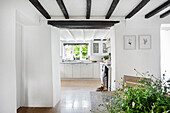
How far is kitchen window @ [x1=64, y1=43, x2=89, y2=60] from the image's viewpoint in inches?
331

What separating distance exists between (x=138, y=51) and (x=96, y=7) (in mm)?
1784

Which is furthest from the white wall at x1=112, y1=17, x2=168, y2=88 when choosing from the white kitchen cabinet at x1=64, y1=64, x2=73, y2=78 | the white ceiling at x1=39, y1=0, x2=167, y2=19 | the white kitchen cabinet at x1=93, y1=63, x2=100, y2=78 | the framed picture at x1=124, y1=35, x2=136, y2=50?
the white kitchen cabinet at x1=64, y1=64, x2=73, y2=78

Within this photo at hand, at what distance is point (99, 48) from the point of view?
8031mm

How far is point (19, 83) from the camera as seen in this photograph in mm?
3557

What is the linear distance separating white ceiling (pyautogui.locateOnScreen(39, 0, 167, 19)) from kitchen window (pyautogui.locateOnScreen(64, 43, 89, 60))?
4.66 metres

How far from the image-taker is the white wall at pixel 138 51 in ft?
12.3

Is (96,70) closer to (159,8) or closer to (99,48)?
(99,48)

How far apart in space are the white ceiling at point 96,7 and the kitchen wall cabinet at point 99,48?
13.9 feet

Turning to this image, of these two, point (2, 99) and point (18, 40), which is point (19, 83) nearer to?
point (18, 40)

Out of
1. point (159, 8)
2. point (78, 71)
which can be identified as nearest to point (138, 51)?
point (159, 8)

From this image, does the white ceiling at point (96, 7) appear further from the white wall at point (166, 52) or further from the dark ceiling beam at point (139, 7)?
the white wall at point (166, 52)

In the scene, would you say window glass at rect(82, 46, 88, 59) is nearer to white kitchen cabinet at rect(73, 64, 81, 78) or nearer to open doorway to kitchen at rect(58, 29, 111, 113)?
open doorway to kitchen at rect(58, 29, 111, 113)

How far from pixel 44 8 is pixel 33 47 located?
1.12 metres

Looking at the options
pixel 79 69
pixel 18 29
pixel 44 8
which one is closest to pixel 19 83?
pixel 18 29
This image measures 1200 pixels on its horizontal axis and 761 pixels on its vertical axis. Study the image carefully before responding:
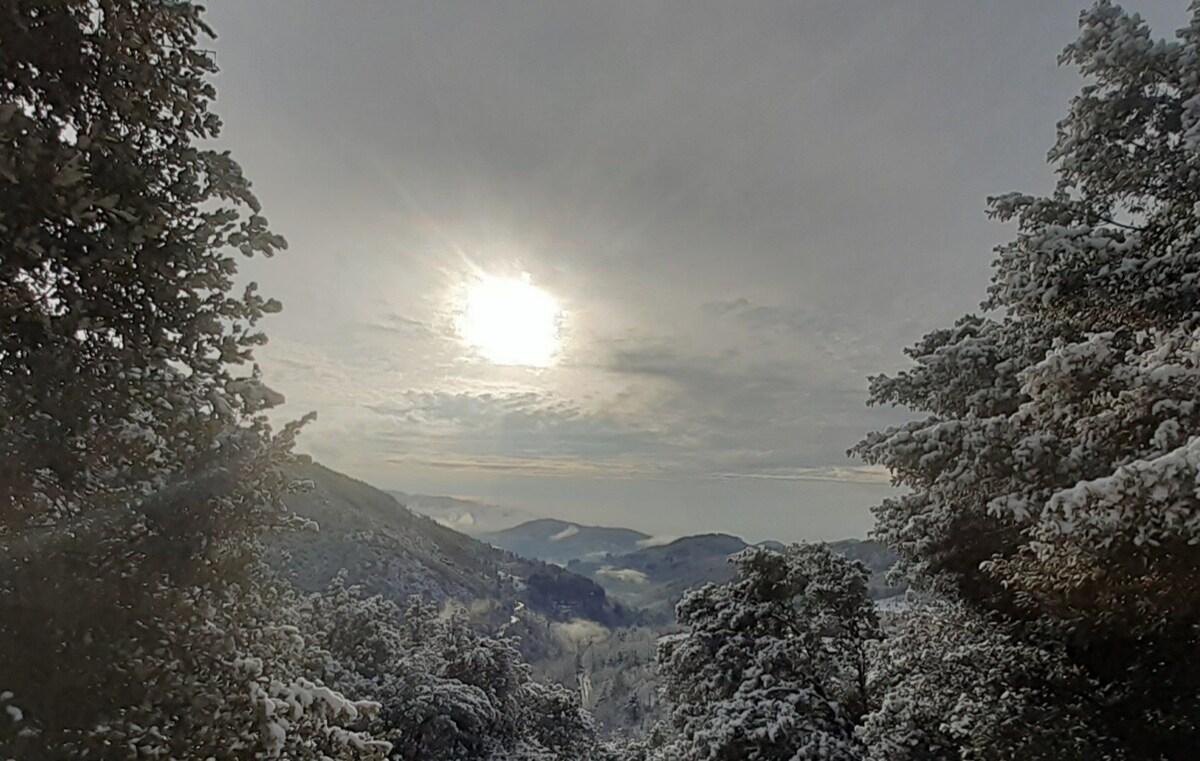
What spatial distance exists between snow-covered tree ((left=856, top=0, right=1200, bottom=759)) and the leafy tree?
19.0 ft

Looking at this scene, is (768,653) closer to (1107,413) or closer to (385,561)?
(1107,413)

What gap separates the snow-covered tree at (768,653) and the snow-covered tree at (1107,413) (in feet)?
17.7

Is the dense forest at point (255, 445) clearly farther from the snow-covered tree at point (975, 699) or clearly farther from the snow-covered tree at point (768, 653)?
the snow-covered tree at point (768, 653)

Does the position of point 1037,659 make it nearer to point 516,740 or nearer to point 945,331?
point 945,331

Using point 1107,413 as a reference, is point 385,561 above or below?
below

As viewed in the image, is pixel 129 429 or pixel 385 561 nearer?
pixel 129 429

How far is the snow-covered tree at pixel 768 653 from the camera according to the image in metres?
11.3

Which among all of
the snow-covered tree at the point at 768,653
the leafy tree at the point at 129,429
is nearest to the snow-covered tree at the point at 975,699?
the snow-covered tree at the point at 768,653

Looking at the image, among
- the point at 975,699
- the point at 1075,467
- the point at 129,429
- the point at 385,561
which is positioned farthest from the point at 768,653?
the point at 385,561

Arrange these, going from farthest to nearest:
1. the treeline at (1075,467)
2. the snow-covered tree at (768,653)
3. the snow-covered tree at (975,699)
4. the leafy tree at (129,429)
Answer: the snow-covered tree at (768,653) < the snow-covered tree at (975,699) < the treeline at (1075,467) < the leafy tree at (129,429)

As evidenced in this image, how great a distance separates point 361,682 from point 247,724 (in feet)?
42.4

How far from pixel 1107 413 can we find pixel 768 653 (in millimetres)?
8956

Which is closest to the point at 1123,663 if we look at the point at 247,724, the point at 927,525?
the point at 927,525

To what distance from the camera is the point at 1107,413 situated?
4699mm
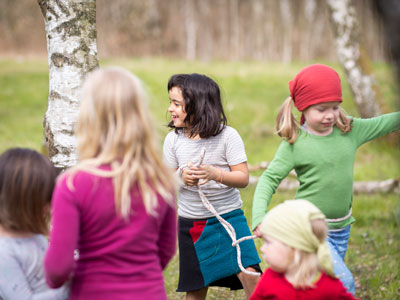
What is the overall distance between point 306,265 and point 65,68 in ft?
6.33

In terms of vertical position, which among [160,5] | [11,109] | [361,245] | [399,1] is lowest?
[361,245]

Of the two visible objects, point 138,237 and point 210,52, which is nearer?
point 138,237

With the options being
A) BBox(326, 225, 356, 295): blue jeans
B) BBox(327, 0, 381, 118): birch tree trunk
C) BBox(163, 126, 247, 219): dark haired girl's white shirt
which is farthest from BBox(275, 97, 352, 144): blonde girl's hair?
BBox(327, 0, 381, 118): birch tree trunk

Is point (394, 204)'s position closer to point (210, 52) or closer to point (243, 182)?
point (243, 182)

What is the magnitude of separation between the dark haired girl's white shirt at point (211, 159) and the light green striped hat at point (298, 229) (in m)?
1.02

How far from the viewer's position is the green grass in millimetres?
4281

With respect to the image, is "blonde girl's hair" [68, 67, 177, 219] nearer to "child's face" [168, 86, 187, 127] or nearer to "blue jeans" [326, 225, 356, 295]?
"blue jeans" [326, 225, 356, 295]

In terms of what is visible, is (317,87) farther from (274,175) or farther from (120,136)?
(120,136)

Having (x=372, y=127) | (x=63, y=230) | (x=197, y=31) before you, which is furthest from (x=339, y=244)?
(x=197, y=31)

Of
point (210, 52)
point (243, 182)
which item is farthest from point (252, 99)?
point (243, 182)

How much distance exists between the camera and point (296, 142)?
2664mm

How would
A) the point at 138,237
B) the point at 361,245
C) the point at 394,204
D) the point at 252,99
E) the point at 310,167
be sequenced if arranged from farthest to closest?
the point at 252,99 < the point at 394,204 < the point at 361,245 < the point at 310,167 < the point at 138,237

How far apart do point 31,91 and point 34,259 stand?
11.0 meters

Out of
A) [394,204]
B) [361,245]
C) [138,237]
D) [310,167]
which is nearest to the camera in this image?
[138,237]
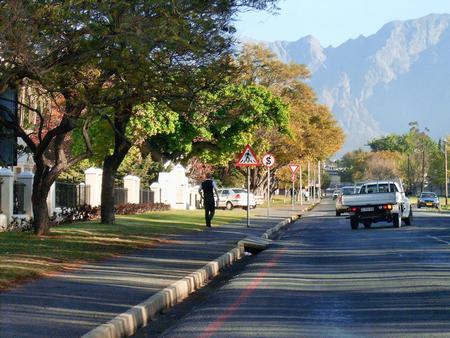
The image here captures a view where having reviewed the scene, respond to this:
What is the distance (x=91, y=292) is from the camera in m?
12.9

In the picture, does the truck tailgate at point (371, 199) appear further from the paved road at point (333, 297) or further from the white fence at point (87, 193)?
the white fence at point (87, 193)

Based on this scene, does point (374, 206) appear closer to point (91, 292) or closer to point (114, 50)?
point (114, 50)

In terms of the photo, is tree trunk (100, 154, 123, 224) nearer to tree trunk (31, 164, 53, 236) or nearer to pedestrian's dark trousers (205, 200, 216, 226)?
pedestrian's dark trousers (205, 200, 216, 226)

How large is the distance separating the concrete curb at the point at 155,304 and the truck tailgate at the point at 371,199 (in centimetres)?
1272

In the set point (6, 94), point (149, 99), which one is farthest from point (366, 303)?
point (6, 94)

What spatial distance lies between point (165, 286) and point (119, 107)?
25.7 ft

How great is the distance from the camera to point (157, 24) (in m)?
15.7

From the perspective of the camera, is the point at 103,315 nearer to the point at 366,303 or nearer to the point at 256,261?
the point at 366,303

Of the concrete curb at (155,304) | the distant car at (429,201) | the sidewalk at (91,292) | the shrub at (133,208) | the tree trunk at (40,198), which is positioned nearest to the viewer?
the concrete curb at (155,304)

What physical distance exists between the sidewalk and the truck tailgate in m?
11.5

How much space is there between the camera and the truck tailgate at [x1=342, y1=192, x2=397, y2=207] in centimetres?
3122

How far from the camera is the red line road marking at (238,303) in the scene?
10.1 m

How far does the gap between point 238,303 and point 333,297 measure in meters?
1.58

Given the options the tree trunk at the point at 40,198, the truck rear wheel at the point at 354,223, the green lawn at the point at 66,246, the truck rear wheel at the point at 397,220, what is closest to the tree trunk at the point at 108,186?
the green lawn at the point at 66,246
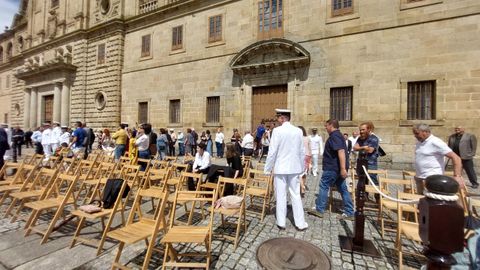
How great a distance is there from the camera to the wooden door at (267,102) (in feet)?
42.3

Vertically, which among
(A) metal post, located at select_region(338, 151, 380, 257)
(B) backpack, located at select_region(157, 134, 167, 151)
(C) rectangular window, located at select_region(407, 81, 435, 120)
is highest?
(C) rectangular window, located at select_region(407, 81, 435, 120)

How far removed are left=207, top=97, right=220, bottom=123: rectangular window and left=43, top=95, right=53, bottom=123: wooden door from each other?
15978mm

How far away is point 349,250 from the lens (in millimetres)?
A: 3465

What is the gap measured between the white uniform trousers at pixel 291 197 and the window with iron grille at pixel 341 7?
32.0 feet

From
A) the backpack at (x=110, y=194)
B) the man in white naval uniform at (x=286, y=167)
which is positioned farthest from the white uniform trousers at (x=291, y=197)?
the backpack at (x=110, y=194)

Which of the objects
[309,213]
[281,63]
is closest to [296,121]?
[281,63]

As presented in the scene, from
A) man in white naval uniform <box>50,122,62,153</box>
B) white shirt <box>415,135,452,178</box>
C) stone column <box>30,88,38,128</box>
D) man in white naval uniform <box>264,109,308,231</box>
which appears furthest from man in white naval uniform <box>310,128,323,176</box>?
stone column <box>30,88,38,128</box>

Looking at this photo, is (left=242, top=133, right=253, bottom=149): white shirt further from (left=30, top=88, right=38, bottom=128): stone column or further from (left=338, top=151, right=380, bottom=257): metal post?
(left=30, top=88, right=38, bottom=128): stone column

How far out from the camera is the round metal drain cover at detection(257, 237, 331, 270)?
10.1 feet

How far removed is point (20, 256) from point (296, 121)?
10.7 meters

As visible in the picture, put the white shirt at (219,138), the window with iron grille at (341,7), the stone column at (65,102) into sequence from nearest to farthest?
the window with iron grille at (341,7)
the white shirt at (219,138)
the stone column at (65,102)

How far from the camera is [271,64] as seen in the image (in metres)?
12.6

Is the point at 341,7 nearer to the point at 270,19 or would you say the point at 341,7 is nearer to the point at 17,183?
the point at 270,19

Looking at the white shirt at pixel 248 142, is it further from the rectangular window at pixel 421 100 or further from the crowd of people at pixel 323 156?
the rectangular window at pixel 421 100
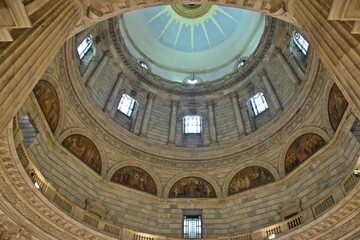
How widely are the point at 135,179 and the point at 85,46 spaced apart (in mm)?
11485

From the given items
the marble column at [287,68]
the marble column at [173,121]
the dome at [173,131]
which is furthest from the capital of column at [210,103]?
the marble column at [287,68]

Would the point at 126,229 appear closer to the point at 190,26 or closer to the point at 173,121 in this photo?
the point at 173,121

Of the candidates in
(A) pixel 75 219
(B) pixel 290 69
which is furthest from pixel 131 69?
(A) pixel 75 219

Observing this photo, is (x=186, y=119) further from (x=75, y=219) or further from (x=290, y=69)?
(x=75, y=219)

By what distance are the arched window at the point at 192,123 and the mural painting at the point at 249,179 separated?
259 inches

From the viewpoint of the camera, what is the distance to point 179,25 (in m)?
39.2

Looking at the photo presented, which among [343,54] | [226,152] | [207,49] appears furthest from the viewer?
[207,49]

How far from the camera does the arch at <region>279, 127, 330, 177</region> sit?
70.9ft

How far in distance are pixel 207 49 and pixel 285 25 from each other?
1190cm

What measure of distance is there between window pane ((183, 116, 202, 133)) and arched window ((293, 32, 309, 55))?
10.4 meters

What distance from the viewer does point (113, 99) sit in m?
27.9

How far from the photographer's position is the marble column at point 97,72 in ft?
85.5

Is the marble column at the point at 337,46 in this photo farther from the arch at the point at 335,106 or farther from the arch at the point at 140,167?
the arch at the point at 140,167

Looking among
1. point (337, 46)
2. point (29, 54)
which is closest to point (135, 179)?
point (29, 54)
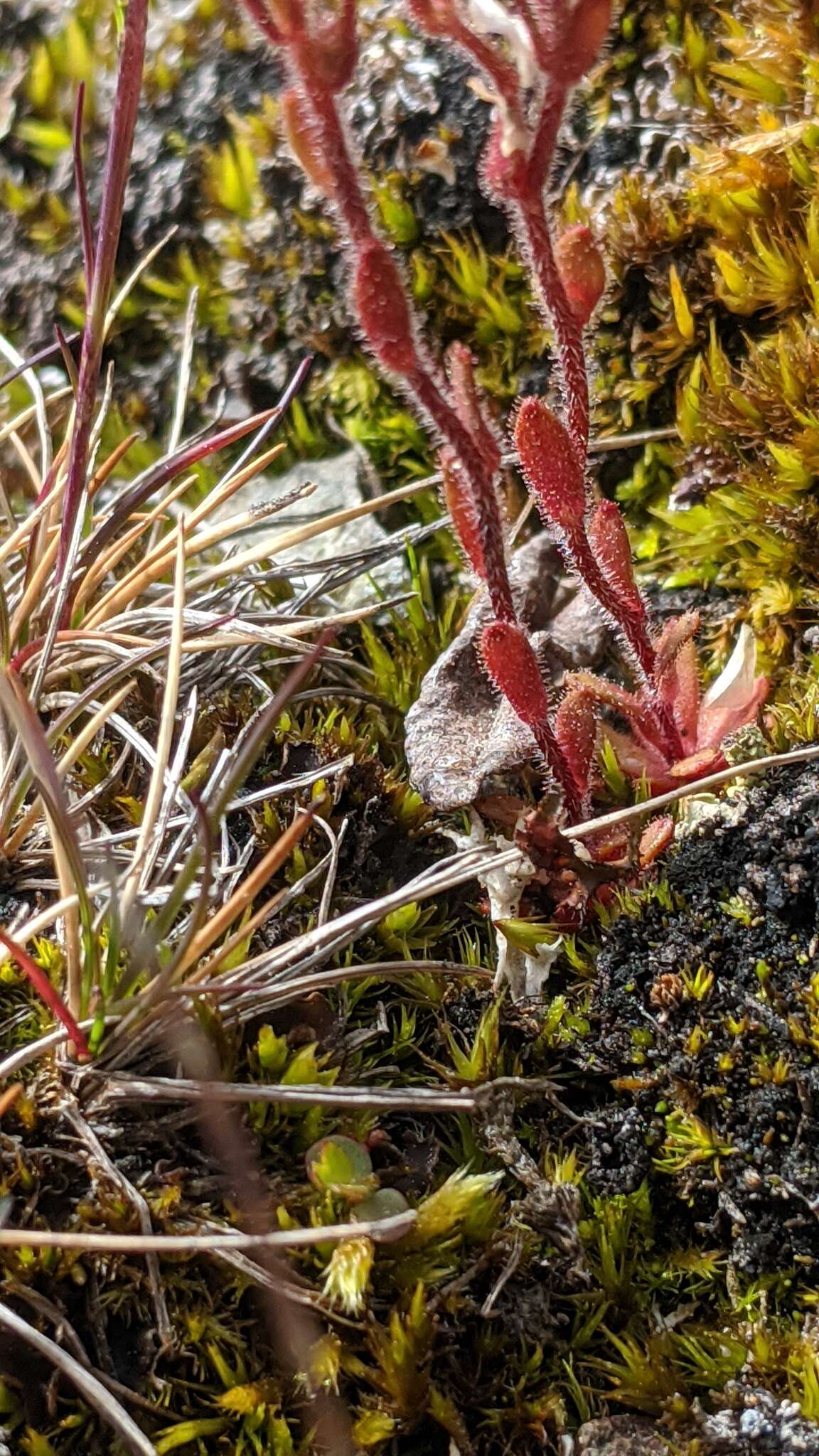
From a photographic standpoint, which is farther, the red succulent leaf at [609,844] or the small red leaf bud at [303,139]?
the red succulent leaf at [609,844]

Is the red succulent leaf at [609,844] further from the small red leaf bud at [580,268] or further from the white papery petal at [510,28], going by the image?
the white papery petal at [510,28]

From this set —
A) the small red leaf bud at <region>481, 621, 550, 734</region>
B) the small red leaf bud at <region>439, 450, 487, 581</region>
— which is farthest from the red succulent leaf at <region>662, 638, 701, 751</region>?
the small red leaf bud at <region>439, 450, 487, 581</region>

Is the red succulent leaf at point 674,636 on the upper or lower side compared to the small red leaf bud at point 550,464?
lower

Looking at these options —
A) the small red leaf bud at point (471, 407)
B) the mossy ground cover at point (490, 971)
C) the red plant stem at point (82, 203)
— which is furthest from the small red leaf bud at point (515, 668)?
the red plant stem at point (82, 203)

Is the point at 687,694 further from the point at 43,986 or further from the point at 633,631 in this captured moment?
the point at 43,986

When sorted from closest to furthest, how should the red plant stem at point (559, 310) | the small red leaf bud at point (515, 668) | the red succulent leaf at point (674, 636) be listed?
the red plant stem at point (559, 310) → the small red leaf bud at point (515, 668) → the red succulent leaf at point (674, 636)

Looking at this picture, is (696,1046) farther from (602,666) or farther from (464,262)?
(464,262)
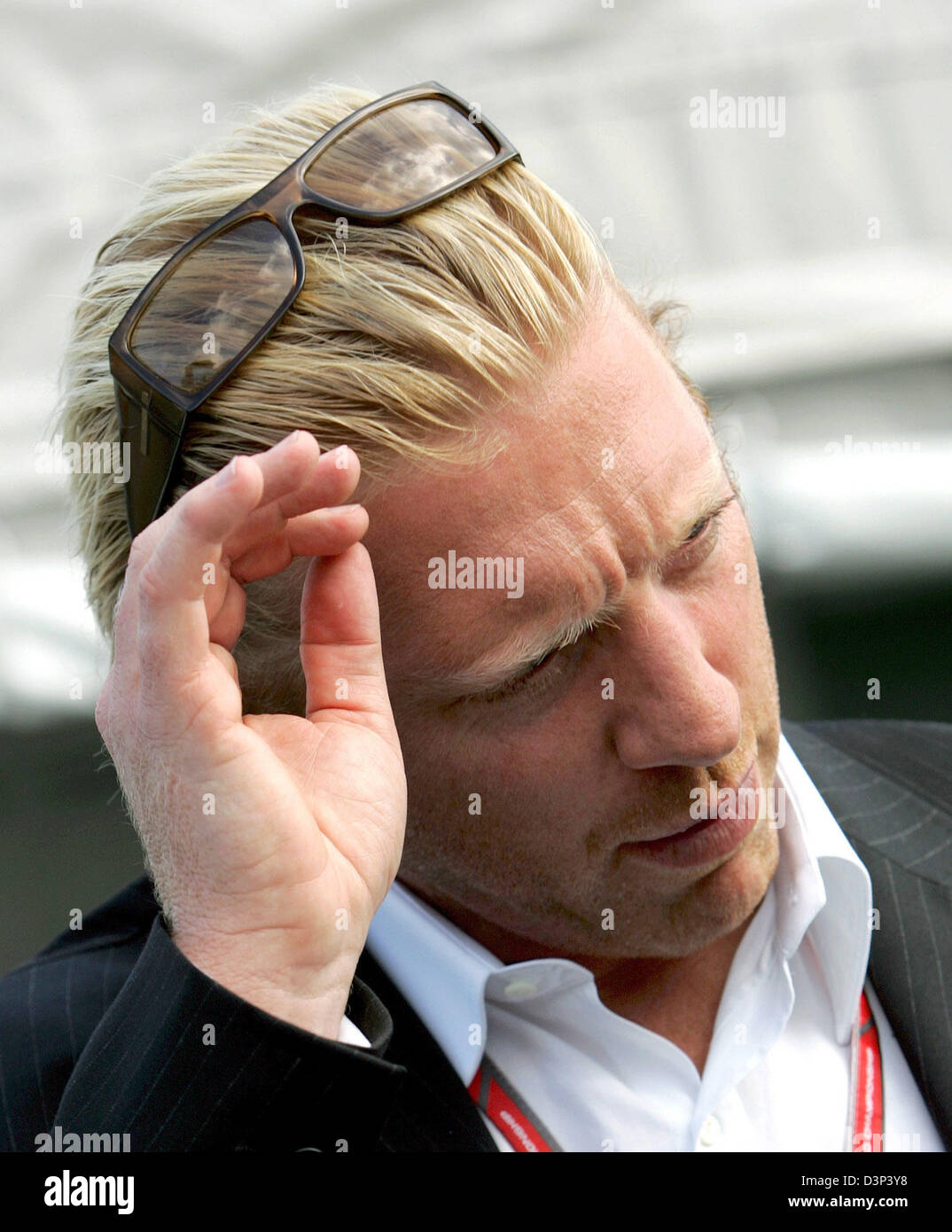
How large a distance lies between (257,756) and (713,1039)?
0.79 meters

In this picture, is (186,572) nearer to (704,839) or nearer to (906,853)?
(704,839)

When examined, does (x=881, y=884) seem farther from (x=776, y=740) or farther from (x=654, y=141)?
(x=654, y=141)

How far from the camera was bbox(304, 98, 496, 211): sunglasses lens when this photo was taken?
4.76 feet

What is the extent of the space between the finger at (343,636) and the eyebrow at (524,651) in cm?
7

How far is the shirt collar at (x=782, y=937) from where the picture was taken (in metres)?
1.59

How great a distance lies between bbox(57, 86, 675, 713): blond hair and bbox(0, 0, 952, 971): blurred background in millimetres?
1152

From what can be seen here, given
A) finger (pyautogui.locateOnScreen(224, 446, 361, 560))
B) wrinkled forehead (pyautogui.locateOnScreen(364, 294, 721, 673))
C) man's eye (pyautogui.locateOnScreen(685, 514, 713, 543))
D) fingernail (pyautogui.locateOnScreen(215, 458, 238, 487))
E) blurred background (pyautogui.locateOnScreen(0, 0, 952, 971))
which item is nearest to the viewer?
fingernail (pyautogui.locateOnScreen(215, 458, 238, 487))

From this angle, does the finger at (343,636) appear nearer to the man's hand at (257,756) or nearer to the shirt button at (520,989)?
the man's hand at (257,756)

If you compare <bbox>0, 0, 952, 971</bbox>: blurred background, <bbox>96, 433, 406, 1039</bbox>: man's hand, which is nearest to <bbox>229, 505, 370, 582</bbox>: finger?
<bbox>96, 433, 406, 1039</bbox>: man's hand

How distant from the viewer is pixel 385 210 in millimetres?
1446

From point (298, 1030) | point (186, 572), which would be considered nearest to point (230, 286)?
point (186, 572)

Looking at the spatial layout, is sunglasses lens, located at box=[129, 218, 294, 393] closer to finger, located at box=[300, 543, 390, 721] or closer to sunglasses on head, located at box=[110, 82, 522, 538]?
sunglasses on head, located at box=[110, 82, 522, 538]

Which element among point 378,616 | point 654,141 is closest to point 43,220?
point 654,141

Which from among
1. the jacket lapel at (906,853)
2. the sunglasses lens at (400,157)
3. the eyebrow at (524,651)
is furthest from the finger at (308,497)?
the jacket lapel at (906,853)
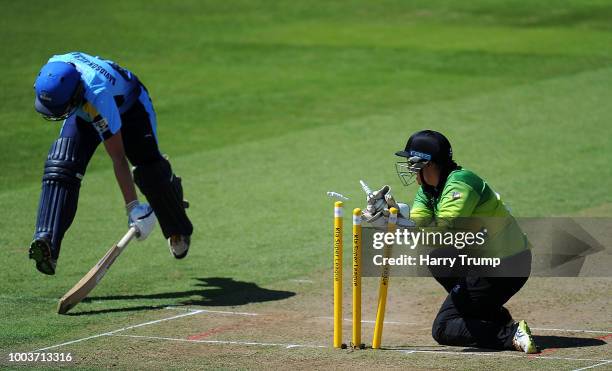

# Task to carry out
From the records above, pick out each line containing the word "blurred" and copy it. Case counts.

# Result
How great a distance lies between bbox(57, 86, 675, 713): blond hair and bbox(0, 0, 952, 971): blurred background in millimetres?
E) blurred background (pyautogui.locateOnScreen(0, 0, 952, 971))
If you compare <bbox>0, 0, 952, 971</bbox>: blurred background, <bbox>96, 433, 406, 1039</bbox>: man's hand, which is nearest to <bbox>229, 505, 370, 582</bbox>: finger?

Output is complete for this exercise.